● Records excerpted from a collection
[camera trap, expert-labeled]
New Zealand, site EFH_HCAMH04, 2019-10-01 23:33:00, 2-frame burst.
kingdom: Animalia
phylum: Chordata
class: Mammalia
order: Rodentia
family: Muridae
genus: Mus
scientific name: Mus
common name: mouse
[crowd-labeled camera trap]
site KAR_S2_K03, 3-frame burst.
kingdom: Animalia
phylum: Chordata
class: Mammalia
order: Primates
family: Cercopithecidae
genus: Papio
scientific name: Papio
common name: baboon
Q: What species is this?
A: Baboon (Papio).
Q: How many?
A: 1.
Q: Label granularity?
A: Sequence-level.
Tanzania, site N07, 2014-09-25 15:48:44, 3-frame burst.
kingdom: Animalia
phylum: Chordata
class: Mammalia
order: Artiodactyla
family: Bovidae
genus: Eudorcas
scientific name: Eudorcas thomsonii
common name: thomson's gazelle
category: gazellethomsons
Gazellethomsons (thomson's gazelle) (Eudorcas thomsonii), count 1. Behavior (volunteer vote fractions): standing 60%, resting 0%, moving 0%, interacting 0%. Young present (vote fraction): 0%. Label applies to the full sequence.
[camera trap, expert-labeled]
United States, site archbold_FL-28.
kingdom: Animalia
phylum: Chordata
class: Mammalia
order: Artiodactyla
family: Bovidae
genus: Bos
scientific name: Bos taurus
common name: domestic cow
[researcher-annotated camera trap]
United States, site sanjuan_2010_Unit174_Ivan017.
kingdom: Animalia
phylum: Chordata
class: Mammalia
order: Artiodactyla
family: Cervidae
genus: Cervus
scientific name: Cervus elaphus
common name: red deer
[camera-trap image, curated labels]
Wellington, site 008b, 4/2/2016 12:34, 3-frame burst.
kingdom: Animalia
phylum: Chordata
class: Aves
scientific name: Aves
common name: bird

● Task statement
What is needed is an exact copy of the lines from the one containing "United States, site sanjuan_2010_Unit174_Ivan017." to the end of the data; please add nothing else.

● Final answer
United States, site sanjuan_2010_Unit174_Ivan017.
kingdom: Animalia
phylum: Chordata
class: Mammalia
order: Artiodactyla
family: Cervidae
genus: Cervus
scientific name: Cervus elaphus
common name: red deer
[camera-trap image, curated labels]
Wellington, site 008b, 4/2/2016 12:34, 3-frame burst.
kingdom: Animalia
phylum: Chordata
class: Aves
scientific name: Aves
common name: bird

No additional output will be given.